Os pais encolhem com o tempo?
Olho para o seu olhar. Busco perceber para onde mira. Confiro se sua passada está firme o bastante para não tropeçar na
travessia. Não confio nos seus joelhos. Empresto os meus. Dou o braço, finco as solas no asfalto e caminho com ela, que antes era
gigante, enorme, com a cabeça sempre nublada no alto das ideias e das preocupações.
Agora, pequena, frágil, assim como o seu companheiro de décadas – ontem uma tempestade, hoje garoa fina acompanhada pelo som do rádio FM. São ambos estações transitórias; ela primavera, ele outono. Os pais encolhem com o tempo.
“Cada vez mais eles estão parecendo crianças”, lê-se, ouve-se, vê-se por aí e por aqui tal comentário. Há quem o justifique
com relatos concretos; ora, afinal já esquecem, os pais, de apagar a luz, de como manejar alguma ferramenta básica, de algumas
palavras e seus significados, de manter o equilíbrio do corpo e a velocidade dos pensamentos, de aprender o novo que a cada dia
se faz por meio de tecnologias, linguagem, imagens e afins.
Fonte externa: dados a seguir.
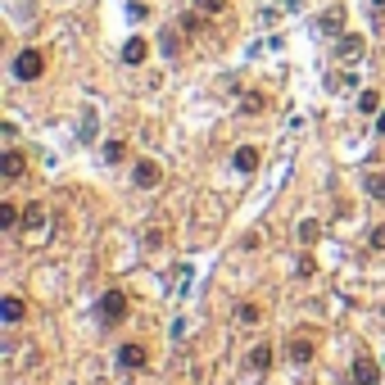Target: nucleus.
<instances>
[{
  "instance_id": "3",
  "label": "nucleus",
  "mask_w": 385,
  "mask_h": 385,
  "mask_svg": "<svg viewBox=\"0 0 385 385\" xmlns=\"http://www.w3.org/2000/svg\"><path fill=\"white\" fill-rule=\"evenodd\" d=\"M132 181H136V186H141V191H154V186H159V181H164V168H159V164H154V159H141V164H136V168H132Z\"/></svg>"
},
{
  "instance_id": "16",
  "label": "nucleus",
  "mask_w": 385,
  "mask_h": 385,
  "mask_svg": "<svg viewBox=\"0 0 385 385\" xmlns=\"http://www.w3.org/2000/svg\"><path fill=\"white\" fill-rule=\"evenodd\" d=\"M363 191L371 195V200H385V177H381V172H367V177H363Z\"/></svg>"
},
{
  "instance_id": "25",
  "label": "nucleus",
  "mask_w": 385,
  "mask_h": 385,
  "mask_svg": "<svg viewBox=\"0 0 385 385\" xmlns=\"http://www.w3.org/2000/svg\"><path fill=\"white\" fill-rule=\"evenodd\" d=\"M227 9V0H200V14H222Z\"/></svg>"
},
{
  "instance_id": "20",
  "label": "nucleus",
  "mask_w": 385,
  "mask_h": 385,
  "mask_svg": "<svg viewBox=\"0 0 385 385\" xmlns=\"http://www.w3.org/2000/svg\"><path fill=\"white\" fill-rule=\"evenodd\" d=\"M317 236H322V222H313V218H304V222H300V241H304V245H313V241H317Z\"/></svg>"
},
{
  "instance_id": "4",
  "label": "nucleus",
  "mask_w": 385,
  "mask_h": 385,
  "mask_svg": "<svg viewBox=\"0 0 385 385\" xmlns=\"http://www.w3.org/2000/svg\"><path fill=\"white\" fill-rule=\"evenodd\" d=\"M376 381H381V363L367 358V354H358L354 358V385H376Z\"/></svg>"
},
{
  "instance_id": "22",
  "label": "nucleus",
  "mask_w": 385,
  "mask_h": 385,
  "mask_svg": "<svg viewBox=\"0 0 385 385\" xmlns=\"http://www.w3.org/2000/svg\"><path fill=\"white\" fill-rule=\"evenodd\" d=\"M263 105H268V100L254 91V95H245V100H241V114H263Z\"/></svg>"
},
{
  "instance_id": "21",
  "label": "nucleus",
  "mask_w": 385,
  "mask_h": 385,
  "mask_svg": "<svg viewBox=\"0 0 385 385\" xmlns=\"http://www.w3.org/2000/svg\"><path fill=\"white\" fill-rule=\"evenodd\" d=\"M122 159H127V145H122V141H109V145H105V164H122Z\"/></svg>"
},
{
  "instance_id": "8",
  "label": "nucleus",
  "mask_w": 385,
  "mask_h": 385,
  "mask_svg": "<svg viewBox=\"0 0 385 385\" xmlns=\"http://www.w3.org/2000/svg\"><path fill=\"white\" fill-rule=\"evenodd\" d=\"M118 363L127 367V371H141V367H145V349H141V344H122V349H118Z\"/></svg>"
},
{
  "instance_id": "17",
  "label": "nucleus",
  "mask_w": 385,
  "mask_h": 385,
  "mask_svg": "<svg viewBox=\"0 0 385 385\" xmlns=\"http://www.w3.org/2000/svg\"><path fill=\"white\" fill-rule=\"evenodd\" d=\"M358 114H381V91H363V95H358Z\"/></svg>"
},
{
  "instance_id": "18",
  "label": "nucleus",
  "mask_w": 385,
  "mask_h": 385,
  "mask_svg": "<svg viewBox=\"0 0 385 385\" xmlns=\"http://www.w3.org/2000/svg\"><path fill=\"white\" fill-rule=\"evenodd\" d=\"M78 136H82V141H86V145H91V141H95V109H91V105H86V109H82V132H78Z\"/></svg>"
},
{
  "instance_id": "24",
  "label": "nucleus",
  "mask_w": 385,
  "mask_h": 385,
  "mask_svg": "<svg viewBox=\"0 0 385 385\" xmlns=\"http://www.w3.org/2000/svg\"><path fill=\"white\" fill-rule=\"evenodd\" d=\"M177 51H181V41H177V32L168 28V32H164V55H177Z\"/></svg>"
},
{
  "instance_id": "13",
  "label": "nucleus",
  "mask_w": 385,
  "mask_h": 385,
  "mask_svg": "<svg viewBox=\"0 0 385 385\" xmlns=\"http://www.w3.org/2000/svg\"><path fill=\"white\" fill-rule=\"evenodd\" d=\"M250 367L254 371H268L272 367V344H254V349H250Z\"/></svg>"
},
{
  "instance_id": "26",
  "label": "nucleus",
  "mask_w": 385,
  "mask_h": 385,
  "mask_svg": "<svg viewBox=\"0 0 385 385\" xmlns=\"http://www.w3.org/2000/svg\"><path fill=\"white\" fill-rule=\"evenodd\" d=\"M376 132L385 136V109H381V114H376Z\"/></svg>"
},
{
  "instance_id": "10",
  "label": "nucleus",
  "mask_w": 385,
  "mask_h": 385,
  "mask_svg": "<svg viewBox=\"0 0 385 385\" xmlns=\"http://www.w3.org/2000/svg\"><path fill=\"white\" fill-rule=\"evenodd\" d=\"M145 55H150V51H145L141 36H132V41L122 46V64H145Z\"/></svg>"
},
{
  "instance_id": "5",
  "label": "nucleus",
  "mask_w": 385,
  "mask_h": 385,
  "mask_svg": "<svg viewBox=\"0 0 385 385\" xmlns=\"http://www.w3.org/2000/svg\"><path fill=\"white\" fill-rule=\"evenodd\" d=\"M258 164H263V154H258L254 145H241V150L231 154V168H236V172H254Z\"/></svg>"
},
{
  "instance_id": "1",
  "label": "nucleus",
  "mask_w": 385,
  "mask_h": 385,
  "mask_svg": "<svg viewBox=\"0 0 385 385\" xmlns=\"http://www.w3.org/2000/svg\"><path fill=\"white\" fill-rule=\"evenodd\" d=\"M95 313H100V322H105V327H118V322L127 317V295H122V290H109V295H100Z\"/></svg>"
},
{
  "instance_id": "12",
  "label": "nucleus",
  "mask_w": 385,
  "mask_h": 385,
  "mask_svg": "<svg viewBox=\"0 0 385 385\" xmlns=\"http://www.w3.org/2000/svg\"><path fill=\"white\" fill-rule=\"evenodd\" d=\"M317 344L313 340H290V363H313Z\"/></svg>"
},
{
  "instance_id": "6",
  "label": "nucleus",
  "mask_w": 385,
  "mask_h": 385,
  "mask_svg": "<svg viewBox=\"0 0 385 385\" xmlns=\"http://www.w3.org/2000/svg\"><path fill=\"white\" fill-rule=\"evenodd\" d=\"M23 231H28V236L46 231V204H28V209H23Z\"/></svg>"
},
{
  "instance_id": "19",
  "label": "nucleus",
  "mask_w": 385,
  "mask_h": 385,
  "mask_svg": "<svg viewBox=\"0 0 385 385\" xmlns=\"http://www.w3.org/2000/svg\"><path fill=\"white\" fill-rule=\"evenodd\" d=\"M363 55V36H340V59Z\"/></svg>"
},
{
  "instance_id": "11",
  "label": "nucleus",
  "mask_w": 385,
  "mask_h": 385,
  "mask_svg": "<svg viewBox=\"0 0 385 385\" xmlns=\"http://www.w3.org/2000/svg\"><path fill=\"white\" fill-rule=\"evenodd\" d=\"M236 322H241V327H258V322H263V308L258 304H236Z\"/></svg>"
},
{
  "instance_id": "7",
  "label": "nucleus",
  "mask_w": 385,
  "mask_h": 385,
  "mask_svg": "<svg viewBox=\"0 0 385 385\" xmlns=\"http://www.w3.org/2000/svg\"><path fill=\"white\" fill-rule=\"evenodd\" d=\"M23 313H28V308H23V300H19V295H5V300H0V317H5L9 327H19V322H23Z\"/></svg>"
},
{
  "instance_id": "9",
  "label": "nucleus",
  "mask_w": 385,
  "mask_h": 385,
  "mask_svg": "<svg viewBox=\"0 0 385 385\" xmlns=\"http://www.w3.org/2000/svg\"><path fill=\"white\" fill-rule=\"evenodd\" d=\"M23 168H28V164H23V154H19V150H5V154H0V172H5L9 181L23 177Z\"/></svg>"
},
{
  "instance_id": "2",
  "label": "nucleus",
  "mask_w": 385,
  "mask_h": 385,
  "mask_svg": "<svg viewBox=\"0 0 385 385\" xmlns=\"http://www.w3.org/2000/svg\"><path fill=\"white\" fill-rule=\"evenodd\" d=\"M46 73V55L41 51H23L19 59H14V78L19 82H36Z\"/></svg>"
},
{
  "instance_id": "23",
  "label": "nucleus",
  "mask_w": 385,
  "mask_h": 385,
  "mask_svg": "<svg viewBox=\"0 0 385 385\" xmlns=\"http://www.w3.org/2000/svg\"><path fill=\"white\" fill-rule=\"evenodd\" d=\"M367 245H371V250H385V222H381V227H371V236H367Z\"/></svg>"
},
{
  "instance_id": "15",
  "label": "nucleus",
  "mask_w": 385,
  "mask_h": 385,
  "mask_svg": "<svg viewBox=\"0 0 385 385\" xmlns=\"http://www.w3.org/2000/svg\"><path fill=\"white\" fill-rule=\"evenodd\" d=\"M340 28H344V9L335 5V9H327V14H322V32H331V36H335Z\"/></svg>"
},
{
  "instance_id": "14",
  "label": "nucleus",
  "mask_w": 385,
  "mask_h": 385,
  "mask_svg": "<svg viewBox=\"0 0 385 385\" xmlns=\"http://www.w3.org/2000/svg\"><path fill=\"white\" fill-rule=\"evenodd\" d=\"M0 227H5V231L23 227V213H19V204H0Z\"/></svg>"
}]
</instances>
O comportamento começa a ser sempre infantilizado quando se apontam limitações e falta de preparo para viver com segurança no presente impaciente. Tudo sempre ligado ao corpo – e não à memória, lembrança, história –, como se ele, em absoluto,
definisse a identidade social dos mais antigos. São corpos cansados, logo as mentes, os sentimentos e o saber também, pensam
as crias, como se a corporalidade emoldurasse a grandeza da obra de uma vida toda, ainda vívida, importante ressaltar. Há quem
veja por outra perspectiva menos limitante e mais constante o envelhecer dos seus e suas. O tempo cresce com os pais.
Quando estudava sobre as concepções de pessoa e bases das identidades sociais de povos africanos pré-coloniais, deparei com a noção de senioridade dos iorubás. Em suma, o respeito às mais velhas não é fruto somente do cuidado com fragilidades
físicas, em solidariedade – para não dizer piedade – com o corpo, a partir do corpo, como é frequentemente visto no ocidente. Esse
respeito, que pode ser conhecido por meio de leituras não europeizadas a respeito das sociedades iorubanas, vem justamente da
noção de que existe ancestralidade, sabedoria, liderança e que tais elementos não se resumem à visão ocidental de “poder, comando, governo, privilégio”.
Muito pelo contrário, trata-se de responsabilidade com seu povo, um papel fundamental para a sobrevivência das gerações.
Por essa razão – e tantas outras ligadas à senioridade – o respeito às antigas e aos antigos reflete a reverência à ancestralidade e
à própria comunidade em que se vive. É um respeito que está para além do corpo “debilitado”. Trata-se de um respeito intangível,
logo, indestrutível e atemporal.
Sinto-me, por vezes, pai dos meus pais. Sou cada vez mais responsável por manter sua segurança, garantir que consigam
se sustentar. E sinto-me bem, ainda que auto pressionado pela necessidade de renda, moradia, acesso à saúde, qualidade de vida
que tanto falta. A realidade de quem é filho cuja herança foi o “Silva Santos” em muito é essa e a felicidade não poderia revelar-se
de outra maneira senão quando conseguimos dar aos nossos “velhos” algo de que precisam ou, mais do que isso, algo que eles
querem.
Mãe, vó, pai, vô, se a cada ano se tornam mais “crianças”, o que nós, os ditos adultos – para eles eternos pivetes –, enxergamos diante de tal impressão? Prefiro eu o olhar de aprendizado perante quem do mundo sabe o essencial e não se curva diante
das falsas complexidades impostas pela contemporaneidade.
Se por “infantil” se limita apenas a percepção quanto a funções físicas de um corpo que está constantemente se transformando, perde-se a oportunidade única de compreender a passagem do tempo em seres que encolhem sem perder a grandeza.
Seres que fazem do tempo o paradoxo de encolher para crescer definitivamente.
Toda vez que dou meu braço para que mãe se apoie enquanto atravessamos a rua, também sou eu a me sentir seguro. De
repente, duas crianças, em tempos diferentes, se arriscando a viver.